Moon of Alabama a compilé les données sur les bombardements qui ont eu lieu dans le Donbas avant l'invasion :
"Le rapport du 15 février de la mission spéciale de surveillance de l'OSCE en Ukraine a enregistré quelque 41 explosions dans les zones de cessez-le-feu. Ce chiffre est passé à 76 explosions le 16 février, 316 le 17 février, 654 le 18 février, 1413 le 19 février, un total de 2026 les 20 et 21 février et 1484 le 22 février".
Alors,
pourquoi les médias continuent-ils à répéter le mensonge selon lequel la Russie
a commencé la guerre alors que c'est clairement faux ?
Le fait
est que Poutine a envoyé des troupes pour éteindre un incendie, pas pour en
déclencher un. S'il existe une situation dans laquelle la responsabilité de
protéger (R2P) peut être justifiée, c'est bien dans l'est de l'Ukraine avant
l'invasion. 14.000 Russes ethniques avaient été tués avant le début des
bombardements. Poutine aurait-il dû fermer les yeux et laisser 14.000 autres
personnes se faire massacrer sans lever le petit doigt ?
Non,
Poutine a fait ce qu'il devait faire pour sauver des vies et défendre la
sécurité nationale de la Russie. Malgré cela, il n'a aucune ambition
territoriale et ne souhaite pas recréer l'Empire soviétique. Son
"opération militaire spéciale" est, en fait, une opération défensive
destinée à écarter des menaces émergentes qui ne pouvaient plus être ignorées.
Le taux d'approbation publique de 83 % de Poutine prouve que le peuple russe
comprend ce qu'il fait et le soutient pleinement. (Un dirigeant politique ne
recueillerait jamais un tel niveau de soutien si le peuple pensait qu'il a
lancé une guerre d'agression).
Certains
lecteurs se souviennent peut-être qu'avant d'envoyer les chars, Poutine a
invoqué l'article 51 des Nations unies, qui fournit une justification légale à
une intervention militaire. Voici un extrait d'un article de l'ancien
inspecteur en désarmement Scott Ritter qui a défendu l'action russe comme suit
:
"Le
président russe Vladimir Poutine, invoquant l'article 51 comme autorité, a
ordonné ce qu'il a appelé une "opération militaire spéciale" .....
En vertu
de l'article 51, il ne peut y avoir aucun doute quant à la légitimité de
l'affirmation de la Russie selon laquelle la population russophone du Donbass a
été soumise à un bombardement brutal pendant huit ans, qui a tué des milliers
de personnes. .... De plus, la Russie affirme avoir des preuves documentaires
que l'armée ukrainienne se préparait à une incursion militaire massive dans le
Donbass, qui a été devancée par l'"opération militaire spéciale"

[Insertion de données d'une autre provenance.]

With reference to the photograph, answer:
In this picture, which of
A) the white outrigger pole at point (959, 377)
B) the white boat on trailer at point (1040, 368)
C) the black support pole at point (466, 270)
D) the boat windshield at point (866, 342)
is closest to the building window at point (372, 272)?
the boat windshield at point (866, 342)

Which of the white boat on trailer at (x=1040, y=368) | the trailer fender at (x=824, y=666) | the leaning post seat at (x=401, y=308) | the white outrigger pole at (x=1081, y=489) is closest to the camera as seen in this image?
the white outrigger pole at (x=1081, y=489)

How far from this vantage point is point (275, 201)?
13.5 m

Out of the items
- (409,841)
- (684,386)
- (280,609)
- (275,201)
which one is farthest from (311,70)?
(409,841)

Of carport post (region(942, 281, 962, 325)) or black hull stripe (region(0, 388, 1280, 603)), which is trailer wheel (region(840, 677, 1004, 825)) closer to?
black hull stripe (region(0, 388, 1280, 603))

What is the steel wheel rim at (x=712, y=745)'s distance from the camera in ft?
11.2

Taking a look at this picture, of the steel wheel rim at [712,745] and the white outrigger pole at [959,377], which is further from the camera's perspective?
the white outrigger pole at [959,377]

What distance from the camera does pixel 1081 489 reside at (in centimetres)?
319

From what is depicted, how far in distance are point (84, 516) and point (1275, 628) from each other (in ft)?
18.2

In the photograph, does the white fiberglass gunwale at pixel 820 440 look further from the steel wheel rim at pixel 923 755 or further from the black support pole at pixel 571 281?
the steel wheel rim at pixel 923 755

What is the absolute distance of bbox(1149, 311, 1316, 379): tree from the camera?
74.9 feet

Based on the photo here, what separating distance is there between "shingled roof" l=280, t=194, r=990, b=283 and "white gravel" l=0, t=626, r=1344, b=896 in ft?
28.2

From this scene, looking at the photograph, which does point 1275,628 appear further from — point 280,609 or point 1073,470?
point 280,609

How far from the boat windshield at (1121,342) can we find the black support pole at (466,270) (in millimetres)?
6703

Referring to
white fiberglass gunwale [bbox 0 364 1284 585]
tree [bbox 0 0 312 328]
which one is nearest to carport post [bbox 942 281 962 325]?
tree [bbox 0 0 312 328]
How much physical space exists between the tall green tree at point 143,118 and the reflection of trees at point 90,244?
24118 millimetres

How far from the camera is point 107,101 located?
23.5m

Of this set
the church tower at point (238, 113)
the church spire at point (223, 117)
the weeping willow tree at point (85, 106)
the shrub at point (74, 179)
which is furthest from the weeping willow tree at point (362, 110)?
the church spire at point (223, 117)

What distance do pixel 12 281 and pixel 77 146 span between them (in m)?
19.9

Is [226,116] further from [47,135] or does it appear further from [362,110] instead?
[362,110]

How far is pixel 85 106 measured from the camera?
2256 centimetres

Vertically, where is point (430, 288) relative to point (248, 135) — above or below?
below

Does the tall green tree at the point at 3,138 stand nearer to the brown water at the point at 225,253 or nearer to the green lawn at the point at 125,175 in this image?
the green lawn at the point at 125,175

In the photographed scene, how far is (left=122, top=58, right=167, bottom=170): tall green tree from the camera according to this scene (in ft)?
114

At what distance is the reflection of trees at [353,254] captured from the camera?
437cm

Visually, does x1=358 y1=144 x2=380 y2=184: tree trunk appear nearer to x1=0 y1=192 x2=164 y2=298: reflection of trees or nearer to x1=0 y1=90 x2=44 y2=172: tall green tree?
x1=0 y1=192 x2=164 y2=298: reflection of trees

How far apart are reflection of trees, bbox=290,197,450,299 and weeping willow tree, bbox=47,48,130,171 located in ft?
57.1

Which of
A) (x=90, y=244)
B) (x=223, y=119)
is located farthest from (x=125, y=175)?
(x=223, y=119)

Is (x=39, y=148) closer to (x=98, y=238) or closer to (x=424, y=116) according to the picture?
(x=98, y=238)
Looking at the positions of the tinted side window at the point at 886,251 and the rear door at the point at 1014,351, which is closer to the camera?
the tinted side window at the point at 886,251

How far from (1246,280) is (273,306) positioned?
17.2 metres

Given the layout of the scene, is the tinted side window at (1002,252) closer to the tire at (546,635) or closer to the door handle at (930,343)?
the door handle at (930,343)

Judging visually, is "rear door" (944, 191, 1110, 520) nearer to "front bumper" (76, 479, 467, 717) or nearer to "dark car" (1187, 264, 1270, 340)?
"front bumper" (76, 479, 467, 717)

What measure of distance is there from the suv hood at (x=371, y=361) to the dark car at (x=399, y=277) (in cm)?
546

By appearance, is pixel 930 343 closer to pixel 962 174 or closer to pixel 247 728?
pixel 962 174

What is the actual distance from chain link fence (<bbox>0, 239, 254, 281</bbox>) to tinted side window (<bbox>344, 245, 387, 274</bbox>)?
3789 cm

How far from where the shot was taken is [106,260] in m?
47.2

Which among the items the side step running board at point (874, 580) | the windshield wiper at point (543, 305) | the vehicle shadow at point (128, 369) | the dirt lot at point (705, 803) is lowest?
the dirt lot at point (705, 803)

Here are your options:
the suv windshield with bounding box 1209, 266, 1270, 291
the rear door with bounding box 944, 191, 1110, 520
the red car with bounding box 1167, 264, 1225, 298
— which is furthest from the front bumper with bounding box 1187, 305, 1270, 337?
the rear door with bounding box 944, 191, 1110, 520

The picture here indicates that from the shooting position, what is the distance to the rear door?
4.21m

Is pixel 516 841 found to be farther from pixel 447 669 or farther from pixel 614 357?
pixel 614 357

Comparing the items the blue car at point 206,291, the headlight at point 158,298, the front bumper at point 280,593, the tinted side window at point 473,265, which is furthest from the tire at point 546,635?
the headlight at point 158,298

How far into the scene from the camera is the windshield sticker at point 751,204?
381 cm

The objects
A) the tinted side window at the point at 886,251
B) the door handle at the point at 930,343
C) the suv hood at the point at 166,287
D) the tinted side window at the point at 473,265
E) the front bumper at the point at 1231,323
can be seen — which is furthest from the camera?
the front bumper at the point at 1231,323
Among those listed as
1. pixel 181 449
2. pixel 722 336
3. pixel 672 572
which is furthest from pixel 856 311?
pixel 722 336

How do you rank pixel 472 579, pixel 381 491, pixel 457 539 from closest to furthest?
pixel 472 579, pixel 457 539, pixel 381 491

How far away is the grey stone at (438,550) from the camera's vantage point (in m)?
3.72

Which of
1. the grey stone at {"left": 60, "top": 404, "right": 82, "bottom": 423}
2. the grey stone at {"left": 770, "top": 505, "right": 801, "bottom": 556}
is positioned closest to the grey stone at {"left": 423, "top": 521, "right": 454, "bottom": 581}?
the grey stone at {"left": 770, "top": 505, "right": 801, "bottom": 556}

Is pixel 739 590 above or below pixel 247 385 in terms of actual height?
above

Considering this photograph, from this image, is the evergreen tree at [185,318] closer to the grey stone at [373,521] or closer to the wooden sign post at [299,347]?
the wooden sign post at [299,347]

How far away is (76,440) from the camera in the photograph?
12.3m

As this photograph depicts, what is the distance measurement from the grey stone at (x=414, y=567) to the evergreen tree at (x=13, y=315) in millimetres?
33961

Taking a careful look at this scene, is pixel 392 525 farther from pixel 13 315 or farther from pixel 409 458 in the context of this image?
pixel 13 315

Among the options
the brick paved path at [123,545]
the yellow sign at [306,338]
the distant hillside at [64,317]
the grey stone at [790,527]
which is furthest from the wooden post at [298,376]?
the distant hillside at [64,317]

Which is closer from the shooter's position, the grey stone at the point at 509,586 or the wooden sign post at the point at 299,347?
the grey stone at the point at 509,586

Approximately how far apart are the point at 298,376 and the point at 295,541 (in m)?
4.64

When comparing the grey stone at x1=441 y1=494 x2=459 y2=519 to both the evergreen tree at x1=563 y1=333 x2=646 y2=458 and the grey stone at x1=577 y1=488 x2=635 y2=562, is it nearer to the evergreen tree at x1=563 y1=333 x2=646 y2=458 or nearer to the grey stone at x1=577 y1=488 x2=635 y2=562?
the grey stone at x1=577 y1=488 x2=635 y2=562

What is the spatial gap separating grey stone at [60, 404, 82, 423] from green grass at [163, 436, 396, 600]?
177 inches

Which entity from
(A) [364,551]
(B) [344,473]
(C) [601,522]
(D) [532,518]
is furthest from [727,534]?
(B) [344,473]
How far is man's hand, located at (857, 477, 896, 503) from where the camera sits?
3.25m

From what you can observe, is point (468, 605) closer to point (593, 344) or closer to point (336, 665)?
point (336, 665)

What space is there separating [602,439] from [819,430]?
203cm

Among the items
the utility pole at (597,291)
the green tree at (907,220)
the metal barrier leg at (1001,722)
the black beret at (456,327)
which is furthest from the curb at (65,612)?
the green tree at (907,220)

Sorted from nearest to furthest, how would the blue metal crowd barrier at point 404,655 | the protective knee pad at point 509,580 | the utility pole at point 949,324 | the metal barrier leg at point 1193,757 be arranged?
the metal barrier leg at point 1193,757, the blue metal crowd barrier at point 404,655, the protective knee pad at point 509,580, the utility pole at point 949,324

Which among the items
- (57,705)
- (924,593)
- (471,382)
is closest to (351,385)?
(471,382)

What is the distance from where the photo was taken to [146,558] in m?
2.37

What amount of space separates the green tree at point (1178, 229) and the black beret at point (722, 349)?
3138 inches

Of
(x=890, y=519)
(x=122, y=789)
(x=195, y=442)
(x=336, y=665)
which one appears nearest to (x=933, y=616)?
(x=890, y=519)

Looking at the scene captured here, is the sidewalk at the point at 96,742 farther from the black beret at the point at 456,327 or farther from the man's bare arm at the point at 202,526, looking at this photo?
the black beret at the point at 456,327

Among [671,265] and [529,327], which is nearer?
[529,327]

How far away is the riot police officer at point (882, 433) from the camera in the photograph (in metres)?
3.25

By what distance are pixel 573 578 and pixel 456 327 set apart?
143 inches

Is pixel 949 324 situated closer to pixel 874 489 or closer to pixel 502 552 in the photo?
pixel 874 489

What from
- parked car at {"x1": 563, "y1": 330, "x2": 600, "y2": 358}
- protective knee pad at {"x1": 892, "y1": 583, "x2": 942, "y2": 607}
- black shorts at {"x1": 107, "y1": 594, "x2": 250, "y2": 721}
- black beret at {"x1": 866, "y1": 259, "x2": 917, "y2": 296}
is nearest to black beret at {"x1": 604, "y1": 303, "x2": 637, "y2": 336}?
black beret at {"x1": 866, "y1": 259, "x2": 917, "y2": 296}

dirigée par la Russie. [Les chiffres de l'OSCE montrent une augmentation des frappes
d'artillerie gouvernementales dans la région dans les jours précédant
l'intervention de la Russie].
L'essentiel
est que la Russie a présenté une explication recevable en vertu de la doctrine
de l'autodéfense collective anticipée, conçue à l'origine par les États-Unis et
l'OTAN, telle qu'elle s'applique à l'article 51, qui repose sur des faits et
non sur la fiction.
Bien
qu'il puisse être en vogue pour les personnes, les organisations et les
gouvernements de l'Ouest d'adopter la conclusion réflexe que l'intervention
militaire de la Russie constitue une violation gratuite de la Charte des
Nations Unies et, en tant que telle, une guerre d'agression illégale, la vérité
gênante est que, de toutes les revendications concernant la légalité de la
préemption en vertu de l'article 51 de la Charte des Nations Unies, la
justification de la Russie pour envahir l'Ukraine repose sur une base juridique
solide". ("Russia, Ukraine & the Law of
War : Crime of Aggression", Consortium News)
Et voici
plus de détails sur le sujet de la part de l'auteur Danial Kovalik dans son
article intitulé "Pourquoi l'intervention de la Russie en Ukraine est
légale en vertu du droit international" :
"Il
faut commencer cette discussion en partant du fait qu'il y avait déjà une
guerre qui se déroulait en Ukraine pendant les huit années précédant
l'incursion militaire russe en février 2022. Et, cette guerre menée par le
gouvernement de Kiev... a coûté la vie à environ 14.000 personnes, dont de
nombreux enfants, et a déplacé environ 1,5 million d'autres... Le gouvernement
de Kiev, et en particulier ses bataillons néo-nazis, ont mené des attaques
contre ces peuples... précisément en raison de leur appartenance ethnique. ..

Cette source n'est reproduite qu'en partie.